## Kaynak metin
◇ ◇ ◇ ◇

Bir hafta ara verdim, sadece 1 hafta…
Gittim ve geldim, vay anam vay.
Haydi olsun on gün.
Bu on gün içerisinde benim memleketimde gazeteciler dövülmüş, rektör ataması yapılmış, festival adı altında Deli İbrahim misali havuzlara, pardon sahnelere lüzumlu/lüzumsuz faaliyetlere altınlar dökülüp saçılmış, güzide ve kadim şehrimin futbol takımının tahtası açılmış ve ilk sözleşmelerle birlikte efsane geri dönmüş, daha neler neler ve ben bunları yaşayamamışım.
Hayırdır gözüm?
Adım atmak için benim şehir dışına çıkışımı mı bekliyorsunuz?
Benim ne suçum günahım var?
Bir kere şu konuda antant kalalım; hangi şartlarda olur ise olsun bu memleket elbette ki hepimizin.

◇ ◇ ◇ ◇

## Ham veri
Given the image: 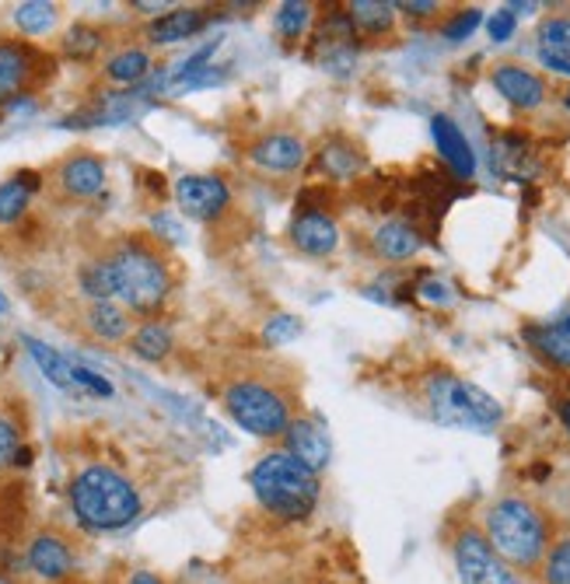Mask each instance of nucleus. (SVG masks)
Segmentation results:
<instances>
[{"mask_svg": "<svg viewBox=\"0 0 570 584\" xmlns=\"http://www.w3.org/2000/svg\"><path fill=\"white\" fill-rule=\"evenodd\" d=\"M452 557H455V571L462 584H525L493 553L484 528L473 518H462L452 525Z\"/></svg>", "mask_w": 570, "mask_h": 584, "instance_id": "0eeeda50", "label": "nucleus"}, {"mask_svg": "<svg viewBox=\"0 0 570 584\" xmlns=\"http://www.w3.org/2000/svg\"><path fill=\"white\" fill-rule=\"evenodd\" d=\"M409 399L417 410L441 423V428L458 431H493L504 420V406L497 402L487 388L462 378L458 371L431 364L409 378Z\"/></svg>", "mask_w": 570, "mask_h": 584, "instance_id": "20e7f679", "label": "nucleus"}, {"mask_svg": "<svg viewBox=\"0 0 570 584\" xmlns=\"http://www.w3.org/2000/svg\"><path fill=\"white\" fill-rule=\"evenodd\" d=\"M396 11L414 25H441L444 17L452 14L449 4H438V0H399Z\"/></svg>", "mask_w": 570, "mask_h": 584, "instance_id": "72a5a7b5", "label": "nucleus"}, {"mask_svg": "<svg viewBox=\"0 0 570 584\" xmlns=\"http://www.w3.org/2000/svg\"><path fill=\"white\" fill-rule=\"evenodd\" d=\"M301 336V318L294 315H274L270 323L263 326V343L266 347H283Z\"/></svg>", "mask_w": 570, "mask_h": 584, "instance_id": "f704fd0d", "label": "nucleus"}, {"mask_svg": "<svg viewBox=\"0 0 570 584\" xmlns=\"http://www.w3.org/2000/svg\"><path fill=\"white\" fill-rule=\"evenodd\" d=\"M210 22V8L200 4H179L168 8L162 14H154L144 25V39L148 46H172V43H186L193 35H200Z\"/></svg>", "mask_w": 570, "mask_h": 584, "instance_id": "f3484780", "label": "nucleus"}, {"mask_svg": "<svg viewBox=\"0 0 570 584\" xmlns=\"http://www.w3.org/2000/svg\"><path fill=\"white\" fill-rule=\"evenodd\" d=\"M130 353L148 364H165L172 353H175V329L165 323L162 315L158 318H140L133 326L130 340H127Z\"/></svg>", "mask_w": 570, "mask_h": 584, "instance_id": "4be33fe9", "label": "nucleus"}, {"mask_svg": "<svg viewBox=\"0 0 570 584\" xmlns=\"http://www.w3.org/2000/svg\"><path fill=\"white\" fill-rule=\"evenodd\" d=\"M371 238V256L385 262H406L423 253V235L417 224H409L406 218H388L375 224Z\"/></svg>", "mask_w": 570, "mask_h": 584, "instance_id": "a211bd4d", "label": "nucleus"}, {"mask_svg": "<svg viewBox=\"0 0 570 584\" xmlns=\"http://www.w3.org/2000/svg\"><path fill=\"white\" fill-rule=\"evenodd\" d=\"M113 270L119 305L130 315L158 318L179 288V262L172 249L148 232H127L102 249Z\"/></svg>", "mask_w": 570, "mask_h": 584, "instance_id": "f03ea898", "label": "nucleus"}, {"mask_svg": "<svg viewBox=\"0 0 570 584\" xmlns=\"http://www.w3.org/2000/svg\"><path fill=\"white\" fill-rule=\"evenodd\" d=\"M154 70V57L148 46H123L116 52H109L102 63V78L105 84H116V87H130L140 84Z\"/></svg>", "mask_w": 570, "mask_h": 584, "instance_id": "5701e85b", "label": "nucleus"}, {"mask_svg": "<svg viewBox=\"0 0 570 584\" xmlns=\"http://www.w3.org/2000/svg\"><path fill=\"white\" fill-rule=\"evenodd\" d=\"M67 501L88 533H119L144 511L137 483L123 469L105 463H88L84 469H78L67 487Z\"/></svg>", "mask_w": 570, "mask_h": 584, "instance_id": "39448f33", "label": "nucleus"}, {"mask_svg": "<svg viewBox=\"0 0 570 584\" xmlns=\"http://www.w3.org/2000/svg\"><path fill=\"white\" fill-rule=\"evenodd\" d=\"M46 189V175L35 168H22L0 183V227H14L28 218L32 200Z\"/></svg>", "mask_w": 570, "mask_h": 584, "instance_id": "aec40b11", "label": "nucleus"}, {"mask_svg": "<svg viewBox=\"0 0 570 584\" xmlns=\"http://www.w3.org/2000/svg\"><path fill=\"white\" fill-rule=\"evenodd\" d=\"M57 60L28 39H0V102L28 98L53 78Z\"/></svg>", "mask_w": 570, "mask_h": 584, "instance_id": "6e6552de", "label": "nucleus"}, {"mask_svg": "<svg viewBox=\"0 0 570 584\" xmlns=\"http://www.w3.org/2000/svg\"><path fill=\"white\" fill-rule=\"evenodd\" d=\"M514 25H519V17H514L508 8H501V11H493V14H490L487 32H490V39H493V43H508L511 35H514Z\"/></svg>", "mask_w": 570, "mask_h": 584, "instance_id": "e433bc0d", "label": "nucleus"}, {"mask_svg": "<svg viewBox=\"0 0 570 584\" xmlns=\"http://www.w3.org/2000/svg\"><path fill=\"white\" fill-rule=\"evenodd\" d=\"M14 25L22 35H28V39H35V35H46L53 25H57V4H46V0H28V4H18L14 8Z\"/></svg>", "mask_w": 570, "mask_h": 584, "instance_id": "7c9ffc66", "label": "nucleus"}, {"mask_svg": "<svg viewBox=\"0 0 570 584\" xmlns=\"http://www.w3.org/2000/svg\"><path fill=\"white\" fill-rule=\"evenodd\" d=\"M563 105H567V113H570V87H567V92H563Z\"/></svg>", "mask_w": 570, "mask_h": 584, "instance_id": "79ce46f5", "label": "nucleus"}, {"mask_svg": "<svg viewBox=\"0 0 570 584\" xmlns=\"http://www.w3.org/2000/svg\"><path fill=\"white\" fill-rule=\"evenodd\" d=\"M557 417H560V423H563V431L570 434V396H563V399L557 402Z\"/></svg>", "mask_w": 570, "mask_h": 584, "instance_id": "ea45409f", "label": "nucleus"}, {"mask_svg": "<svg viewBox=\"0 0 570 584\" xmlns=\"http://www.w3.org/2000/svg\"><path fill=\"white\" fill-rule=\"evenodd\" d=\"M78 291L84 301H116V284H113V270L105 256H92L78 267Z\"/></svg>", "mask_w": 570, "mask_h": 584, "instance_id": "bb28decb", "label": "nucleus"}, {"mask_svg": "<svg viewBox=\"0 0 570 584\" xmlns=\"http://www.w3.org/2000/svg\"><path fill=\"white\" fill-rule=\"evenodd\" d=\"M22 448V428L11 417H0V472L18 466V452Z\"/></svg>", "mask_w": 570, "mask_h": 584, "instance_id": "c9c22d12", "label": "nucleus"}, {"mask_svg": "<svg viewBox=\"0 0 570 584\" xmlns=\"http://www.w3.org/2000/svg\"><path fill=\"white\" fill-rule=\"evenodd\" d=\"M25 571L35 574L46 584H60L70 574L78 571V553L74 542H70L63 533H53V528H43L25 542Z\"/></svg>", "mask_w": 570, "mask_h": 584, "instance_id": "ddd939ff", "label": "nucleus"}, {"mask_svg": "<svg viewBox=\"0 0 570 584\" xmlns=\"http://www.w3.org/2000/svg\"><path fill=\"white\" fill-rule=\"evenodd\" d=\"M11 312V301H8V294L4 291H0V318H4Z\"/></svg>", "mask_w": 570, "mask_h": 584, "instance_id": "a19ab883", "label": "nucleus"}, {"mask_svg": "<svg viewBox=\"0 0 570 584\" xmlns=\"http://www.w3.org/2000/svg\"><path fill=\"white\" fill-rule=\"evenodd\" d=\"M490 84L519 113H536L549 102V81L525 63H497L490 70Z\"/></svg>", "mask_w": 570, "mask_h": 584, "instance_id": "4468645a", "label": "nucleus"}, {"mask_svg": "<svg viewBox=\"0 0 570 584\" xmlns=\"http://www.w3.org/2000/svg\"><path fill=\"white\" fill-rule=\"evenodd\" d=\"M46 175V186L57 192L60 200H70V203H88L102 197L105 183H109V172H105V162L92 151H74L60 157L57 165H53Z\"/></svg>", "mask_w": 570, "mask_h": 584, "instance_id": "9d476101", "label": "nucleus"}, {"mask_svg": "<svg viewBox=\"0 0 570 584\" xmlns=\"http://www.w3.org/2000/svg\"><path fill=\"white\" fill-rule=\"evenodd\" d=\"M479 25H484V11L479 8H452V14L444 17L438 28L449 43H462V39H469Z\"/></svg>", "mask_w": 570, "mask_h": 584, "instance_id": "473e14b6", "label": "nucleus"}, {"mask_svg": "<svg viewBox=\"0 0 570 584\" xmlns=\"http://www.w3.org/2000/svg\"><path fill=\"white\" fill-rule=\"evenodd\" d=\"M248 487H253L266 515L283 525L309 522L318 507V498H323V480L283 448H270L256 458Z\"/></svg>", "mask_w": 570, "mask_h": 584, "instance_id": "423d86ee", "label": "nucleus"}, {"mask_svg": "<svg viewBox=\"0 0 570 584\" xmlns=\"http://www.w3.org/2000/svg\"><path fill=\"white\" fill-rule=\"evenodd\" d=\"M536 39L539 52L570 63V14H546L536 28Z\"/></svg>", "mask_w": 570, "mask_h": 584, "instance_id": "c756f323", "label": "nucleus"}, {"mask_svg": "<svg viewBox=\"0 0 570 584\" xmlns=\"http://www.w3.org/2000/svg\"><path fill=\"white\" fill-rule=\"evenodd\" d=\"M487 542L519 577H539L546 550L554 546L557 518L546 504H539L528 493H501L493 498L484 515H479Z\"/></svg>", "mask_w": 570, "mask_h": 584, "instance_id": "7ed1b4c3", "label": "nucleus"}, {"mask_svg": "<svg viewBox=\"0 0 570 584\" xmlns=\"http://www.w3.org/2000/svg\"><path fill=\"white\" fill-rule=\"evenodd\" d=\"M318 168H323L326 179H333V183L353 179V175L364 168V151L353 144V140L336 137L323 151H318Z\"/></svg>", "mask_w": 570, "mask_h": 584, "instance_id": "a878e982", "label": "nucleus"}, {"mask_svg": "<svg viewBox=\"0 0 570 584\" xmlns=\"http://www.w3.org/2000/svg\"><path fill=\"white\" fill-rule=\"evenodd\" d=\"M127 584H162V577L151 574V571H133Z\"/></svg>", "mask_w": 570, "mask_h": 584, "instance_id": "58836bf2", "label": "nucleus"}, {"mask_svg": "<svg viewBox=\"0 0 570 584\" xmlns=\"http://www.w3.org/2000/svg\"><path fill=\"white\" fill-rule=\"evenodd\" d=\"M172 197L183 218L207 227H221L235 214V192H231L224 175H213V172H193L175 179Z\"/></svg>", "mask_w": 570, "mask_h": 584, "instance_id": "1a4fd4ad", "label": "nucleus"}, {"mask_svg": "<svg viewBox=\"0 0 570 584\" xmlns=\"http://www.w3.org/2000/svg\"><path fill=\"white\" fill-rule=\"evenodd\" d=\"M81 326L84 332L98 343H127L133 332V315L119 305V301H84L81 308Z\"/></svg>", "mask_w": 570, "mask_h": 584, "instance_id": "6ab92c4d", "label": "nucleus"}, {"mask_svg": "<svg viewBox=\"0 0 570 584\" xmlns=\"http://www.w3.org/2000/svg\"><path fill=\"white\" fill-rule=\"evenodd\" d=\"M347 17L353 32H358V39H382V35L396 32V4H388V0H353V4H344Z\"/></svg>", "mask_w": 570, "mask_h": 584, "instance_id": "b1692460", "label": "nucleus"}, {"mask_svg": "<svg viewBox=\"0 0 570 584\" xmlns=\"http://www.w3.org/2000/svg\"><path fill=\"white\" fill-rule=\"evenodd\" d=\"M543 584H570V536H557L539 568Z\"/></svg>", "mask_w": 570, "mask_h": 584, "instance_id": "2f4dec72", "label": "nucleus"}, {"mask_svg": "<svg viewBox=\"0 0 570 584\" xmlns=\"http://www.w3.org/2000/svg\"><path fill=\"white\" fill-rule=\"evenodd\" d=\"M309 154H312L309 140L294 130H266L256 140H248L245 148L248 162L259 172H274V175H291L298 168H305Z\"/></svg>", "mask_w": 570, "mask_h": 584, "instance_id": "f8f14e48", "label": "nucleus"}, {"mask_svg": "<svg viewBox=\"0 0 570 584\" xmlns=\"http://www.w3.org/2000/svg\"><path fill=\"white\" fill-rule=\"evenodd\" d=\"M288 242L291 249L309 256V259H326L340 249V224L329 214L326 207H315V203H301L291 224H288Z\"/></svg>", "mask_w": 570, "mask_h": 584, "instance_id": "9b49d317", "label": "nucleus"}, {"mask_svg": "<svg viewBox=\"0 0 570 584\" xmlns=\"http://www.w3.org/2000/svg\"><path fill=\"white\" fill-rule=\"evenodd\" d=\"M522 336L546 367L570 375V308H563L557 318H549V323L525 326Z\"/></svg>", "mask_w": 570, "mask_h": 584, "instance_id": "dca6fc26", "label": "nucleus"}, {"mask_svg": "<svg viewBox=\"0 0 570 584\" xmlns=\"http://www.w3.org/2000/svg\"><path fill=\"white\" fill-rule=\"evenodd\" d=\"M22 343H25V350H28L32 364L43 371L49 385L63 388V393H70V396H81V393H78V378H74V364H78V361H70L67 353L53 350L49 343L35 340V336H22Z\"/></svg>", "mask_w": 570, "mask_h": 584, "instance_id": "393cba45", "label": "nucleus"}, {"mask_svg": "<svg viewBox=\"0 0 570 584\" xmlns=\"http://www.w3.org/2000/svg\"><path fill=\"white\" fill-rule=\"evenodd\" d=\"M431 137H434L438 154L449 162V168L458 175V179H473V175H476V151L466 140V133L458 130V122L452 116L438 113L431 119Z\"/></svg>", "mask_w": 570, "mask_h": 584, "instance_id": "412c9836", "label": "nucleus"}, {"mask_svg": "<svg viewBox=\"0 0 570 584\" xmlns=\"http://www.w3.org/2000/svg\"><path fill=\"white\" fill-rule=\"evenodd\" d=\"M312 17H315V4H309V0H288V4H280L277 14H274V28L280 39H288V43H298V39H305V32L312 25Z\"/></svg>", "mask_w": 570, "mask_h": 584, "instance_id": "c85d7f7f", "label": "nucleus"}, {"mask_svg": "<svg viewBox=\"0 0 570 584\" xmlns=\"http://www.w3.org/2000/svg\"><path fill=\"white\" fill-rule=\"evenodd\" d=\"M539 63L546 70H554V74H567L570 78V63L567 60H557V57H546V52H539Z\"/></svg>", "mask_w": 570, "mask_h": 584, "instance_id": "4c0bfd02", "label": "nucleus"}, {"mask_svg": "<svg viewBox=\"0 0 570 584\" xmlns=\"http://www.w3.org/2000/svg\"><path fill=\"white\" fill-rule=\"evenodd\" d=\"M105 46V32L98 25H88V22H78L63 32V43H60V52L67 60H78V63H92Z\"/></svg>", "mask_w": 570, "mask_h": 584, "instance_id": "cd10ccee", "label": "nucleus"}, {"mask_svg": "<svg viewBox=\"0 0 570 584\" xmlns=\"http://www.w3.org/2000/svg\"><path fill=\"white\" fill-rule=\"evenodd\" d=\"M218 399L242 431L266 441H280L301 417L298 371L270 358H242L231 364L221 375Z\"/></svg>", "mask_w": 570, "mask_h": 584, "instance_id": "f257e3e1", "label": "nucleus"}, {"mask_svg": "<svg viewBox=\"0 0 570 584\" xmlns=\"http://www.w3.org/2000/svg\"><path fill=\"white\" fill-rule=\"evenodd\" d=\"M280 441H283V452L294 455L298 463L305 466V469H312L315 476H323V469L329 466V458H333L329 434H326V428L315 417L301 413Z\"/></svg>", "mask_w": 570, "mask_h": 584, "instance_id": "2eb2a0df", "label": "nucleus"}]
</instances>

◇ ◇ ◇ ◇

## Yapılacak işlemler
1. Aşağıdaki ifadelerin kaynak metinle uyuşup uyuşmadığını belirtin. Her ifade için evet ya da hayır deyin ve karar veren sözcükleri metinden aynen alıntılayın.
(a) Yazarın uzak kaldığı süre içinde bir rektör ataması yapılmıştır.
(b) Şehrin futbol takımına yönelik transfer yasağı hâlâ sürmektedir.
(c) Yazar, bu memleketin hepimizin olduğunu söylemektedir.
2. Yazarın şehirden uzak kaldığı on günü anlatan kaynak metni, son cümlesinden sonra devam ettirin.

## Görevlere göre sonuçlar
1.
(a) Evet: "rektör ataması yapılmış"
(b) Hayır: "futbol takımının tahtası açılmış"
(c) Evet: "bu memleket elbette ki hepimizin"

2.
Sevgi ve sahiplenme durumunda kimselerin bir diğerinden daha fazla adım attığı söz konusu bile edilemez. Kaldı ki şu ana kadar edinmiş olduğumuz tecrübelerle yola çıktığımızda, namus edebiyatı yapanların namussuzların ta kendisi olduğunu hayat bize çok güzel bir şekilde öğretmişti…
Gelelim asıl meseleye; karalayacaklarımdan dolayı siz beni “seferi” sayın ve konuya geç girdiğimden dolayı da “günaydın, uyanda balığa gidelim” mantığıyla yaklaşmayın, olmaz mı?
Öncelikle modern ve çağdaş medeniyetlerde, bizim gibi yeni bir yüzyıla doğru koşar adım değil, uçar adım giden bir memlekette halen daha birileri kamunun arkasına saklanarak başka birilerine tuzak kurup, el kaldırma cesareti gösteriyor ise ve hatta bu durum ayyuka çıkıp bulaş sürecinde yaşadığımız yayılma gibi yayılıyor ise ve halen daha birileri soruşturma adı altında bir şeyleri soruşturuyor ise vah geldi benim garip halkımın başına demekten başka bir şey elimizden gelmez…
Bu işi uzatmanın hiçbir anlamı yok ki!
Benim gariban memleketimde yaşanan bu üzücü olay mevcut iktidarın son çeyrek asırda iddia ettiği, eylem olarak ortaya koyduğu ve hatta çabalayarak tüm dünyaya haykırarak anlatmaya çalıştığı adımların hepsini çürütmüş durumda.
Nasıl mı?
Hani hemen her ortamda biz halkımızın hizmetkârı olmaya geldik, derken; neyi anlatmaya çalışıyordunuz?
Açalım biraz ve devamına bakalım.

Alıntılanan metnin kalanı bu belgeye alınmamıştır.